Required work:
• 1. According to the text on North Dakota State Bison volleyball, who was the program's head coach in its first season?
• 2. From the text on North Dakota State Bison volleyball, reproduce word for word the passage from "The team also" to "there ever since.".

Document excerpt:
*** Block opens ***
The North Dakota State Bison volleyball team is the NCAA Division I women's volleyball team at North Dakota State University located in Fargo, North Dakota. The program began its first season in 1965 under head coach Collette Folstad. The current Bison head coach is Jennifer Lopez in her 6th season. Lopez took over after former coach Kari Thompson resigned after the 2016 season.

History
The Bison made the AIAW tournament every time from 1970 to 1981, except for two seasons in 1972 and 1980. Then in Division II, NDSU played in a regional every year from 1982 to 2003, except for 1985 and 1994. While in Division II, the Bison finished in the Elite Eight five times, the Final Four three times, and a national runner-up twice.
Since North Dakota State entered Division I in 2008, the Bison have made the NCAA tournament three times.
The team also made the NIVC tournament in 2022 after falling short in the semifinal round of the Summit League tournament.

The Bison have been apart of multiple conferences. While in the AIAW, NDSU played in the Minn-Kota Conference from 1970-78. It was a conference mainly centered around AIAW programs in Minnesota and both North and South Dakota. Then in 1979, the team joined the North Central Conference and followed along as the league moved up to Division II starting in the 1982 season. The Bison would remain there until the end of the 2003 season when NDSU's athletic programs moved up to Division I. While moving up, NDSU was an independent. Starting in the 2007 season, the Bison played in the Summit League and have remained there ever since.
*** Block closes ***
Data under study:
*** Block opens ***
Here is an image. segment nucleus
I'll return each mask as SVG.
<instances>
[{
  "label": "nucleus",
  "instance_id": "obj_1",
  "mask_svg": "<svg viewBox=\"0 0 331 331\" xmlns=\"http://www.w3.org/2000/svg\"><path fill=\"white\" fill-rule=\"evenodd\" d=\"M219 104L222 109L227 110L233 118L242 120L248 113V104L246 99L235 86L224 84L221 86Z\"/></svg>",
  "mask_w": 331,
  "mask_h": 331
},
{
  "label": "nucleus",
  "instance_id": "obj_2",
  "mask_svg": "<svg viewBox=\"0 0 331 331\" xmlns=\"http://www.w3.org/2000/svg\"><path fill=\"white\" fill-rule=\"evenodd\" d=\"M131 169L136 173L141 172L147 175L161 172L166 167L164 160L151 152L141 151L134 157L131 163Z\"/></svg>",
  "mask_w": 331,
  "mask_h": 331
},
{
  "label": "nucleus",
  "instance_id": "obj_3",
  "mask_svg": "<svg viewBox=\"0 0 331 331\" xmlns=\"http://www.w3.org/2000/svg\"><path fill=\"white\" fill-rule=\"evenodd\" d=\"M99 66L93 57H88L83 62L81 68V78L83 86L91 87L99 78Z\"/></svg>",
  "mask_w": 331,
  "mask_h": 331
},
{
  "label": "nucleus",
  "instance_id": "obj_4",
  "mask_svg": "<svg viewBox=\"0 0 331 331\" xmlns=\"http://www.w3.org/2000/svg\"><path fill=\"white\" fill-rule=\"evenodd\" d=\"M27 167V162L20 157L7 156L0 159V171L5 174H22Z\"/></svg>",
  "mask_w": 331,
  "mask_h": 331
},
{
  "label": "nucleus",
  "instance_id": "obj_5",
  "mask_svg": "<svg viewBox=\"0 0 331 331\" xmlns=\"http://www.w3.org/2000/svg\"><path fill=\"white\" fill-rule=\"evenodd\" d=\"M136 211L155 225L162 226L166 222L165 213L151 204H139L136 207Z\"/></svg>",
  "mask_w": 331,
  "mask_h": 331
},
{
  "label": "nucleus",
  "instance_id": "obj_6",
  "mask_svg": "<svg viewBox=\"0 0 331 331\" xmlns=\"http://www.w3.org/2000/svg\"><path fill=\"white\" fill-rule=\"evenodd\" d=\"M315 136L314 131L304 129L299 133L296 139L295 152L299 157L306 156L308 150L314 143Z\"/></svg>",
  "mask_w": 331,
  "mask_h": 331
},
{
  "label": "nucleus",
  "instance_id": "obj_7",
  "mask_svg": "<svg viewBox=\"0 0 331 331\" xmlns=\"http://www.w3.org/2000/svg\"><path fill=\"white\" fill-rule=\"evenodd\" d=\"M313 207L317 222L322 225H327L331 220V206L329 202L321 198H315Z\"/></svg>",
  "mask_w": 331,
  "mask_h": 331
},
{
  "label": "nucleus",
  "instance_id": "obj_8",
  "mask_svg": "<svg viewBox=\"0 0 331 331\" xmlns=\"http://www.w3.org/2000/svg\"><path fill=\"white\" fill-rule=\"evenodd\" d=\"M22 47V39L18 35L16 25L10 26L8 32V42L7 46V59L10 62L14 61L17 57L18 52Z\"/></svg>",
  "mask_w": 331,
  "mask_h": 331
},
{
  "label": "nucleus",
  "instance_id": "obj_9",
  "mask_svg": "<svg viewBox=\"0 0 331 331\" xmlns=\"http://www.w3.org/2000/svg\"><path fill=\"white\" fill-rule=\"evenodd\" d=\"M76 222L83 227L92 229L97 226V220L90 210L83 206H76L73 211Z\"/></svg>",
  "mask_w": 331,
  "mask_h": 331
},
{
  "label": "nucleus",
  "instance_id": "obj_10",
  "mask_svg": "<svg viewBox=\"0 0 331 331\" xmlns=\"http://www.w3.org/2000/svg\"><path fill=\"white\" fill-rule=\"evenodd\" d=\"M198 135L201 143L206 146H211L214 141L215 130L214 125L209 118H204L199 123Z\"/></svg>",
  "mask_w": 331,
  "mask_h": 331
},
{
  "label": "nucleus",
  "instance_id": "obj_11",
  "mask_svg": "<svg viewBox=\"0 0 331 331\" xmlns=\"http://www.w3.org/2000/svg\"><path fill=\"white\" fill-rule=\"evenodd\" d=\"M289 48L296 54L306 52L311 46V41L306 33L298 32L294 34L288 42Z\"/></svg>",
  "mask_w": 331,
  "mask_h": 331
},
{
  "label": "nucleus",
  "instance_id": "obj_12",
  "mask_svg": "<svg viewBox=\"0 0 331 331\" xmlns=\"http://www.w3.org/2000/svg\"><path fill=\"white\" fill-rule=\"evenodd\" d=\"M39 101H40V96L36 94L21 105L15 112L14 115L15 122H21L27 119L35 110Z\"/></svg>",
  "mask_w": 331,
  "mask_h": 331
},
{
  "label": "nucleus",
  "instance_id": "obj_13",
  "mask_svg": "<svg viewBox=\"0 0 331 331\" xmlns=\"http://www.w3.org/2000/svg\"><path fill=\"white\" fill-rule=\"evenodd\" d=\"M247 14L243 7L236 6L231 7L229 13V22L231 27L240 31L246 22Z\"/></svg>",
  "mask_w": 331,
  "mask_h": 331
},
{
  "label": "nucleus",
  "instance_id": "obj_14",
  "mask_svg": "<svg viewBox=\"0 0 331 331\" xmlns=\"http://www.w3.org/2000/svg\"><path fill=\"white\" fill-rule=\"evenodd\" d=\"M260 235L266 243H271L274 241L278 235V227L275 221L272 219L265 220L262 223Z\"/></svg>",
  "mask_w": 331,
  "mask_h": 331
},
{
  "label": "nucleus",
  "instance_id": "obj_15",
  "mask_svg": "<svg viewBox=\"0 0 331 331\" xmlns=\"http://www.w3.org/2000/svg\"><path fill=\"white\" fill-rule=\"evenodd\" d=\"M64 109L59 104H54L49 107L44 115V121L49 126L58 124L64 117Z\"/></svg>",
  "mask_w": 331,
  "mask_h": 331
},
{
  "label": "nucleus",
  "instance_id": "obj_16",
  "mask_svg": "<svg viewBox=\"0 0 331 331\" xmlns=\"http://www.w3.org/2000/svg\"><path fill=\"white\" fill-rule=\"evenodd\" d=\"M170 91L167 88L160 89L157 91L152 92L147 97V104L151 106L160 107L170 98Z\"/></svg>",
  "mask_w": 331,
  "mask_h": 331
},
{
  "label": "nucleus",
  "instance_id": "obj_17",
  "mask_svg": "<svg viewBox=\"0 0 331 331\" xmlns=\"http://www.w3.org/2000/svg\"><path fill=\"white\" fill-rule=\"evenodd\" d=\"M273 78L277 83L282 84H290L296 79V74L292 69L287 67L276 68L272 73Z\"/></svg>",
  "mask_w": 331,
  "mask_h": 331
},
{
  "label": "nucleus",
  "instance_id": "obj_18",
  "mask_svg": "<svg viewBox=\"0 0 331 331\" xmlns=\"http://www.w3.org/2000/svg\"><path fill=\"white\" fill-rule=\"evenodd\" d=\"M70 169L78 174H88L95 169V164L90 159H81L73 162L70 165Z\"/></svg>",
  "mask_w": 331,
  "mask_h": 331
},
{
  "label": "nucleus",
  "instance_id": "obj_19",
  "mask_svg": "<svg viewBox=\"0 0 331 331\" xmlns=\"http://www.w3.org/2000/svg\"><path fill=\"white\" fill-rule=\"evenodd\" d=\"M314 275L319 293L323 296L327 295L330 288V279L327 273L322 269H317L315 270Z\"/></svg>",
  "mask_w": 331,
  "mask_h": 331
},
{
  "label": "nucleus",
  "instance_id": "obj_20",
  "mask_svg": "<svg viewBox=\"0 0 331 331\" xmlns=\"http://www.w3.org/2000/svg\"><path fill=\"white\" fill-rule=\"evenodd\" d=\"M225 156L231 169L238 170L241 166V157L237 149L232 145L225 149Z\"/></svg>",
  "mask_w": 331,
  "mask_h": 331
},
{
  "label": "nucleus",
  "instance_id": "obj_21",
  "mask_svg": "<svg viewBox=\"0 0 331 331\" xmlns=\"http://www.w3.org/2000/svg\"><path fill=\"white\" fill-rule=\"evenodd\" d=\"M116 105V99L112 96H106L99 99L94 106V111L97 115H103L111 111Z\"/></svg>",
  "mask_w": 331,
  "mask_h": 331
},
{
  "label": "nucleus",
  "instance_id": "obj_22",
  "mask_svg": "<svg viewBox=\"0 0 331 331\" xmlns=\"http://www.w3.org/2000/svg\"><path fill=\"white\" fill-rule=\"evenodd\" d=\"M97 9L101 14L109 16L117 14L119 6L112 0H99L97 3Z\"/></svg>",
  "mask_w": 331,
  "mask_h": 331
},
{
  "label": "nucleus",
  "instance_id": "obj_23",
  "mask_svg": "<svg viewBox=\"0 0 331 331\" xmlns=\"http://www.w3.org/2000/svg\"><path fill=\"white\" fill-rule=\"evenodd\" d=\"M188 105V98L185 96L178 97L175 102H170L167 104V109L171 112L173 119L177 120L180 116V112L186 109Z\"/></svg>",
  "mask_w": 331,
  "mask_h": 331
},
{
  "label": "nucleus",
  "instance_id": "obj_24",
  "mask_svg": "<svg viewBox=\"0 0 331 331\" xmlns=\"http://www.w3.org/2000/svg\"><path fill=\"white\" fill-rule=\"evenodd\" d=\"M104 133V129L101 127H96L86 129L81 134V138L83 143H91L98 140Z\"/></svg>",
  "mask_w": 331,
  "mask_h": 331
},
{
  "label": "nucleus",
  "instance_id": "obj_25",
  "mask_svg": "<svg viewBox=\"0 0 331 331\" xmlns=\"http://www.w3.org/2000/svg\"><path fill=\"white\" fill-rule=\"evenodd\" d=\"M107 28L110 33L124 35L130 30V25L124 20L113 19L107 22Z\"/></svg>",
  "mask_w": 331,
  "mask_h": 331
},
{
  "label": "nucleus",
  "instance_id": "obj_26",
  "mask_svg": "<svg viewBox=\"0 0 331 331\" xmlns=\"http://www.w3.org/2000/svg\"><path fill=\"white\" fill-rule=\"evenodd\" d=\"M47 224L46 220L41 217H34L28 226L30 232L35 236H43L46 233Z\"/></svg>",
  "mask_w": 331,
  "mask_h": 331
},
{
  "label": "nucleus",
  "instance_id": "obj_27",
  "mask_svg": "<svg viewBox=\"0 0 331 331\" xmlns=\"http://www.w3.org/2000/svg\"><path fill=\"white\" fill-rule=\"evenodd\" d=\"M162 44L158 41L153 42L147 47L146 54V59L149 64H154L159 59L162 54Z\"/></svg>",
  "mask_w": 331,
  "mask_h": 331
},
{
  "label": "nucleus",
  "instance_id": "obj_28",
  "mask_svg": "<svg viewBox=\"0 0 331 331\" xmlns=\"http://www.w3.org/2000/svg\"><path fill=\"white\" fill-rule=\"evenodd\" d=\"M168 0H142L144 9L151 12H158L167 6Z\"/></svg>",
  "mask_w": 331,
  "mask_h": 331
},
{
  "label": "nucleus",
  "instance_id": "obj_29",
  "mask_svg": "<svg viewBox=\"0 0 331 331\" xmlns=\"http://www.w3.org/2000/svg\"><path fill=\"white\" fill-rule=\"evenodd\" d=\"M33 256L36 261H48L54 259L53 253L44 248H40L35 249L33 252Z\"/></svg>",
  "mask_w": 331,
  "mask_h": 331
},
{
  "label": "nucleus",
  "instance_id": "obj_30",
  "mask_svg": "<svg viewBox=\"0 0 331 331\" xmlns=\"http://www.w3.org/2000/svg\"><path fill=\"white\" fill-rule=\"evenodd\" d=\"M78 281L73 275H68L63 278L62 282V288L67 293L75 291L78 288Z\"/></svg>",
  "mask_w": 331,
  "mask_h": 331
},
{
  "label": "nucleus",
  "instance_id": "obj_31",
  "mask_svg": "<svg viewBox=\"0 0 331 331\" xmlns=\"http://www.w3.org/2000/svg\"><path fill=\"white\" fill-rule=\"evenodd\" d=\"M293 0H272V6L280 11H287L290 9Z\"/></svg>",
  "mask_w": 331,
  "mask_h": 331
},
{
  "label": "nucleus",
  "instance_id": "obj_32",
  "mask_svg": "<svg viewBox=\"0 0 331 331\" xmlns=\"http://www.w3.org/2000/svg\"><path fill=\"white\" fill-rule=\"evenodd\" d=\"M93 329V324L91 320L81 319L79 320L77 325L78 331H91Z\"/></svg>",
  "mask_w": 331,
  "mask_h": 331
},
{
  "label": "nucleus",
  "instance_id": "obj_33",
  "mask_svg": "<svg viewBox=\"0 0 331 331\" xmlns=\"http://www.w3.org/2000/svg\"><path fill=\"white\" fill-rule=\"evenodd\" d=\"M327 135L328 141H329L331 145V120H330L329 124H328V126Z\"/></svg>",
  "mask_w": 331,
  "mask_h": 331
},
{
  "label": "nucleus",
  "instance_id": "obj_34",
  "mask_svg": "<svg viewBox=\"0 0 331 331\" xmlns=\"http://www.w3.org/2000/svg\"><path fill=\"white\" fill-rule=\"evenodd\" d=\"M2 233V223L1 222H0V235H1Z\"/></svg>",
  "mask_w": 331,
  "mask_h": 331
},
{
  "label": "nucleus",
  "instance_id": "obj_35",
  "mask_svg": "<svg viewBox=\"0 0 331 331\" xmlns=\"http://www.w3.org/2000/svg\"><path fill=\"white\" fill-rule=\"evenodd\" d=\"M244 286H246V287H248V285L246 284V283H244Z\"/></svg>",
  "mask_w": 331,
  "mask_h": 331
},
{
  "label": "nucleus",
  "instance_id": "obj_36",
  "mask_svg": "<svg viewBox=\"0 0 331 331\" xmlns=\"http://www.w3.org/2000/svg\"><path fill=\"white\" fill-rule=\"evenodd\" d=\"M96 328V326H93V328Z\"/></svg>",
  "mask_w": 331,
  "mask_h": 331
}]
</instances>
*** Block closes ***
Answers by item number:
• 1. Collette Folstad

• 2.
The team also made the NIVC tournament in 2022 after falling short in the semifinal round of the Summit League tournament.

The Bison have been apart of multiple conferences. While in the AIAW, NDSU played in the Minn-Kota Conference from 1970-78. It was a conference mainly centered around AIAW programs in Minnesota and both North and South Dakota. Then in 1979, the team joined the North Central Conference and followed along as the league moved up to Division II starting in the 1982 season. The Bison would remain there until the end of the 2003 season when NDSU's athletic programs moved up to Division I. While moving up, NDSU was an independent. Starting in the 2007 season, the Bison played in the Summit League and have remained there ever since.